ECLI:NL:CRVB:2021:3108
Centrale Raad van Beroep
- Hoger beroep
- Rechtspraak.nl
Beëindiging van ZW-uitkering na zorgvuldige beoordeling door het Uwv
In deze zaak gaat het om de beëindiging van de Ziektewet (ZW)-uitkering van appellant, die zich op 28 februari 2017 ziek meldde met rugklachten. Het Uitvoeringsinstituut werknemersverzekeringen (Uwv) kende appellant een ZW-uitkering toe, maar beëindigde deze op 28 maart 2018, omdat appellant meer dan 65% van zijn maatmaninkomen zou kunnen verdienen. Appellant ging in bezwaar, maar het Uwv verklaarde dit ongegrond. De rechtbank Den Haag oordeelde in een eerdere uitspraak dat het Uwv niet voldoende had aangetoond dat de nieuw geselecteerde functie van productiemedewerker textiel passend was. Het Uwv herzag zijn besluit en beëindigde de uitkering per 14 september 2019, wat leidde tot een nieuwe rechtszaak.

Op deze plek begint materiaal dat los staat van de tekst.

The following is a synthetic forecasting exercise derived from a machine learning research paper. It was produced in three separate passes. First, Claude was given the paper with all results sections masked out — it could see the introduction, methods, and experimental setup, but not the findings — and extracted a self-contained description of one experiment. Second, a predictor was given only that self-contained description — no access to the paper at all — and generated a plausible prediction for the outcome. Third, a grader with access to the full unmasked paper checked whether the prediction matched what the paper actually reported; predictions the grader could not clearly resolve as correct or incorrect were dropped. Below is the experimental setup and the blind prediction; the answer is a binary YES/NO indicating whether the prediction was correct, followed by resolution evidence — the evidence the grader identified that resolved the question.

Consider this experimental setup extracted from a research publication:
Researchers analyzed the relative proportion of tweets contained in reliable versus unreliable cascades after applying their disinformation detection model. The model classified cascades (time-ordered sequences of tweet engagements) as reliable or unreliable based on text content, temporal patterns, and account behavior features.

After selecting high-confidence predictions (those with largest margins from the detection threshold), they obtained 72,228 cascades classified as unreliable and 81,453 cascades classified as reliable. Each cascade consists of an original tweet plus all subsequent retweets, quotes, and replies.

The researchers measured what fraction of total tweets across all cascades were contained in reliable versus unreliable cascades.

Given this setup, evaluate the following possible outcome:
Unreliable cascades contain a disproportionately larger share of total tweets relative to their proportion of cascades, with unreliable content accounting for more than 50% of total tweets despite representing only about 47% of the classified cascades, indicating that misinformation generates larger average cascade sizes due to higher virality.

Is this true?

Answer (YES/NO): NO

De Centrale Raad van Beroep oordeelde dat het Uwv zorgvuldig had gehandeld. De rechtbank had eerder geen opdracht gegeven voor een nieuw medisch onderzoek, en de verzekeringsarts had voldoende informatie om te concluderen dat de belastbaarheid van appellant niet was veranderd. De Raad bevestigde dat de functies die aan de ZW-uitkering ten grondslag lagen, medisch geschikt waren voor appellant. De argumenten van appellant dat zijn gezondheid was verslechterd, werden niet onderbouwd met nieuwe medische informatie. De Raad oordeelde dat de eerdere conclusies van de verzekeringsarts en arbeidsdeskundige voldoende waren en dat de beroepsgronden van appellant niet slaagden. De uitspraak van de rechtbank werd bevestigd, en er was geen aanleiding voor een proceskostenveroordeling.